:: Görev ::
Köşe yazısının "Mutlu Kaya mutlu" sözcüklerini içeren yerle açılıp "virgülüne kadar aynı." sözcükleriyle kapanan bölümünü harfi harfine kopyalayın.

:: Seçilen Metin ::
════

• BUGÜNKÜ YENİ ASIR
  • BIST 78.384,78
    EURO 4,4760
    USD 3,8608
    GBP 3,8608
    CHF 3,8608
    JPY 3,8608
SEDA KAYA GÜLER

Mutlu Kaya mutlu olur mu?

Tüm yazıları
Giriş Tarihi: 24.08.2015, 00:00
İnternet sitelerinde rastladım habere. Hepsinin başlığı aynı: Mutlu Kaya Sibel Can'dan nefret ediyor. Röportajı Vatan Gazetesi muhabiri Melis Güvenç yapmış ve gazetede yayınlanmış ama Türkiye'deki tüm internet sitelerinde bu haber yer almış. Kimi kaynak belirtmiş, kimi belirtmemiş ama haber, noktası ve virgülüne kadar aynı.
Bizim zamanımızda bir haberin başka yayınlar tarafından kullanılması çok önemliydi. Diyelim ki Kadınca'da bir haber yapmışsınız ve bu haber Türkiye'nin en çok satan günlük gazeteleri tarafından kullanılmış. Nasıl gururlanırdık anlatamam. Hele ki imzamızdan da söz edilirse değmeyin keyfimize. Üstelik hem manevi olarak sevinirdik ham de maddi olarak. Kimi zaman bu nedenle prim aldığımız bile olurdu zira.
Şimdi öyle mi? Haberiniz veya köşe yazınız binlerce, on binlerce sitede yer alıyor ama sizin olduğu belli değil. Ayrıca olsa ne olacak? Gazeteci olarak bundan kazancınız ne? Oysa bir emek veriliyor. Kimileri masa başında ahkam keserken gidip röportaj yapmak için uğraşılıyor, uygun sorular soruluyor, görüşme kaleme alınıyor.

ÜNLÜ VE ZENGİN OLMA HAYALİ
Evet, herkes haberinizi okuyor. Bir gazetecinin amacı da haberini herkese okutmaktı ama internet siteleri de bedava muhabir bulmuş oluyor. Ellerini kollarını oynatmadan bir haberi alıp sitelerine koyuyorlar. Ve yapana bir kuruş telif ödemeden. Çoğu zaman ismini bile kullanmadan.
Bu mesleki saptama ve yakınmadan sonra gelelim esas konuya. Mutlu Kaya'nın neden Sibel Can'dan nefret ettiğine. Olayı hepiniz biliyorsunuz. Televizyonda yayınlanan bir yarışma programına katılan Mutlu Kaya'nın format gereği hocası Sibel Can'dı. O keşfediyor, İstanbul'a getirip birlikte yarışıyorlar ve seyirci de beğenirse yarışmaya devam ediyorlardı.

════

:: Veri Bölümü ::
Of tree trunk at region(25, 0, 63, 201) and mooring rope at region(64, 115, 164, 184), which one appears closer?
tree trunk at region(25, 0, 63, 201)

════

:: Alıştırma Çıktısı ::
Mutlu Kaya mutlu olur mu?

Tüm yazıları
Giriş Tarihi: 24.08.2015, 00:00
İnternet sitelerinde rastladım habere. Hepsinin başlığı aynı: Mutlu Kaya Sibel Can'dan nefret ediyor. Röportajı Vatan Gazetesi muhabiri Melis Güvenç yapmış ve gazetede yayınlanmış ama Türkiye'deki tüm internet sitelerinde bu haber yer almış. Kimi kaynak belirtmiş, kimi belirtmemiş ama haber, noktası ve virgülüne kadar aynı.